¿Qué hacer con este país? ¡Que lo decida el soberano!
Nuestra Carta Magna es clara: “La
soberanía reside intransferiblemente en el pueblo, quien la ejerce en la forma
prevista en esta Constitución y en la ley, e indirectamente, mediante el
sufragio, por los órganos que ejercen el Poder Público” (CRBV 5).
En el soberano se encuentra el
poder originario, que viene a ser la
fuente primera e instancia máxima de legitimidad en una comunidad política, en
un determinado Estado. Es una soberanía última aunque no absoluta, por cuanto se la entiende en el marco de un
derecho internacional y de exigencias
fundamentales de la condición humana misma.
Por ello en circunstancias de una
grave crisis de la polis, que amenace
en su raíz y estructura básica la convivencia humana de la nación, y no sean ya
suficientes los mecanismos ordinarios de
solución, se hace necesario apelar a la palabra y decisión del soberano.
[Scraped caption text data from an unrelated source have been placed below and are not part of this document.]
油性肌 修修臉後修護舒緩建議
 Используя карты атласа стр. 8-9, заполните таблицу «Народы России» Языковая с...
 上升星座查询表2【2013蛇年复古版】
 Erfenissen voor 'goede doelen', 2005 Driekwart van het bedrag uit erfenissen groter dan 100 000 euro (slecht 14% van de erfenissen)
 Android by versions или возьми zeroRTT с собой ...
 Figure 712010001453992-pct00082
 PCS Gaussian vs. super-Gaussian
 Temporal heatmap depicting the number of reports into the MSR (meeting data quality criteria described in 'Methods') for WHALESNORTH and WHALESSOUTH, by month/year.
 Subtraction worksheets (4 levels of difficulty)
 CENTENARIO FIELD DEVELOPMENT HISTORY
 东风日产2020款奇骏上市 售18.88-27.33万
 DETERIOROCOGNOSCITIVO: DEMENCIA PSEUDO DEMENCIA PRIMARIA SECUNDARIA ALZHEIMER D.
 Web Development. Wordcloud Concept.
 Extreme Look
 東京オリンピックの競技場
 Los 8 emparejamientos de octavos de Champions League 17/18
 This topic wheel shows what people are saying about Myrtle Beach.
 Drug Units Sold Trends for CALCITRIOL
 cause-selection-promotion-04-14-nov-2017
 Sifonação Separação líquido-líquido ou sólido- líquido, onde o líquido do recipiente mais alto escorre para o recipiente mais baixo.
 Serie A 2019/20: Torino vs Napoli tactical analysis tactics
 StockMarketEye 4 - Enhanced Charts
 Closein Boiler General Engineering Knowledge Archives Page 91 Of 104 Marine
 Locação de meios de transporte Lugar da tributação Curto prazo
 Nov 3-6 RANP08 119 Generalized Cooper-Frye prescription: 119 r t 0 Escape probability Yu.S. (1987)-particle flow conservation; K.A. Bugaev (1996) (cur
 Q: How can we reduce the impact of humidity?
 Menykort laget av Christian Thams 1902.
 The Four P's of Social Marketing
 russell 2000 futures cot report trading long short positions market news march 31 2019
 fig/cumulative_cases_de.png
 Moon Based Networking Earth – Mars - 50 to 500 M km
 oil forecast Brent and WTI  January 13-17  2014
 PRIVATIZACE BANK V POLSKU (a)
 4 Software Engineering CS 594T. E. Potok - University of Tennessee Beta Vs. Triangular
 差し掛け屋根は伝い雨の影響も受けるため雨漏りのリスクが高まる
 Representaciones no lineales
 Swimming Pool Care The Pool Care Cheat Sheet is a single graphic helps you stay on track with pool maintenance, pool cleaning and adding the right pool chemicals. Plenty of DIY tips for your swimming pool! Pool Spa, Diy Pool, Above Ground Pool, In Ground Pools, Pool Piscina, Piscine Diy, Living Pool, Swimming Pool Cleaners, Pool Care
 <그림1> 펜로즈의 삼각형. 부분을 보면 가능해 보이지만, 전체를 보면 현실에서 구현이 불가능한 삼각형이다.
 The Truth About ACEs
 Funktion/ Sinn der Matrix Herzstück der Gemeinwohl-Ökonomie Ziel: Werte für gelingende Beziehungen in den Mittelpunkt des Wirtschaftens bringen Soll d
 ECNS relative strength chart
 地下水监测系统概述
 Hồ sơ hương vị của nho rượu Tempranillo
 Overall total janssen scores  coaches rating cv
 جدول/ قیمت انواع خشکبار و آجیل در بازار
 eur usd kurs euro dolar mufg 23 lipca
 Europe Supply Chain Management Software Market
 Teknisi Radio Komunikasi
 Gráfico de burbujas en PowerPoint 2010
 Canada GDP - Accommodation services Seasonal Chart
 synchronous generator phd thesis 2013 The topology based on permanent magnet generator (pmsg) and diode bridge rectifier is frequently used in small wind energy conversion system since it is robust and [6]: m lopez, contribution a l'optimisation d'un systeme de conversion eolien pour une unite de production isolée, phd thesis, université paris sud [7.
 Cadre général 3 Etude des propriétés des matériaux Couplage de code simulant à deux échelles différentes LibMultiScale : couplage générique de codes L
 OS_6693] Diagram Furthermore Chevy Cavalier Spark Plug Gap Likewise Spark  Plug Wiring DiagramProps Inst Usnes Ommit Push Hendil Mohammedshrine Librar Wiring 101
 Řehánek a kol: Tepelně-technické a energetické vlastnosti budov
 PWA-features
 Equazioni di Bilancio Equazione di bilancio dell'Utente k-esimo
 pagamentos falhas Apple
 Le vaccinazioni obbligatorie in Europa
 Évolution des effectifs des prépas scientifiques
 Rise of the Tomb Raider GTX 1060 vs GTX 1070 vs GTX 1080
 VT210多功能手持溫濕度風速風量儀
En la antigüedad esto se apreció dentro de las limitaciones
conceptuales y prácticas del tiempo, y en la modernidad se lo ha perfilado y
perfeccionado con mayor hondura.
Ahora bien, el problema reside en
la noción que se tenga del soberano y del genuino ejercicio de su potestad.
Aquí es donde se ponen en juego filosofías, ideologías y prácticas, algunas de
las cuales llegan a distorsionar tanto la definición del soberano como el
ejercicio de su protagonismo. El pueblo se convierte a veces en un concepto
gelatinoso, legitimador de praxis que alcanzan cotas de evidente
deshumanización. Es el caso de las vanguardias luminosas y comités partidistas que
se autoerigen como forzada representación del pueblo en los sistemas
comunistas, de los reduccionismos raciales tales como el nazismo o nacionales
como el fascismo, de las logias militares que encarnarían la defensa de la
patria en los regímenes de seguridad nacional.
Es cierto que no hay
prácticamente realización humana que no sea perfectible, pero sí se tiene que
tender a formas de organización y consulta política en las cuales se abra cauce
a la expresión más auténtica del pensar y querer del soberano. En este orden de
cosas reviste carácter prioritario el lograr a través de consensos los medios que
aseguren la verdad y transparencia de los procedimientos a través de los cuales
el soberano se exprese y sea respetado en sus decisiones. En tal línea son de
suma importancia instituciones y organizaciones de la sociedad civil que
aseguren el pluralismo y la verdad en los procesos.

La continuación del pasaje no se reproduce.